What is Health Insurance?
Health insurance, also known as a health policy plan, is insurance coverage which pays for medical and surgical expenses incurred by the insured. It’s a contractual agreement between the insurance company and the policyholder, where the insurer agrees to pay for the insured’s medical expenses in exchange for a monthly/yearly premium for medical insurance.
Individuals, families, or organisations can avail of it, it helps cover the costs of routine check-ups, doctor visits, diagnostic tests, hospitalisation, and other medical expenses. It provides essential financial protection against unexpected medical expenses, which can often be very high. Health insurance plans best cater to the policyholder’s needs and budget, and various types of plans are available, including individual health insurance, family floater health insurance, critical illness insurance, and group health insurance.
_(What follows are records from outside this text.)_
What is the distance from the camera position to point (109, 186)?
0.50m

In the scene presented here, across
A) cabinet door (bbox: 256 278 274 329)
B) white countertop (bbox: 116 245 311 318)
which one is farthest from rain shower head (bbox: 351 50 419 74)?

Choosing the right plan in India or online medical insurance can help reduce the financial burden on the policyholder and their family, allowing them to focus on their recovery instead of worrying about the cost of treatment. It is crucial to select the best policy for medical insurance or medical procedure for the family to ensure comprehensive coverage and peace of mind.
Benefits of Buying Health Insurance
- Financial Protection: Health policy plans or Medical Insurance provide financial protection against the high cost of medical expenses, helping policyholders and their families manage unexpected medical bills.
- Peace of Mind: Health insurance policies assure policyholders and their families of financial protection in case of any medical emergency, providing peace of mind.
- Tax Benefits: The premium paid towards a Health Policy Plan or Medical Insurance is eligible for tax benefits under section 80D of the Income Tax Act, making it a wise financial decision.
- Cashless Treatment: Many plans offer the convenience of cashless treatment, allowing policyholders to avail of medical services without upfront payments.
- Access to Quality Healthcare: Ensure access to quality healthcare without worrying about the cost, promoting good health and well-being.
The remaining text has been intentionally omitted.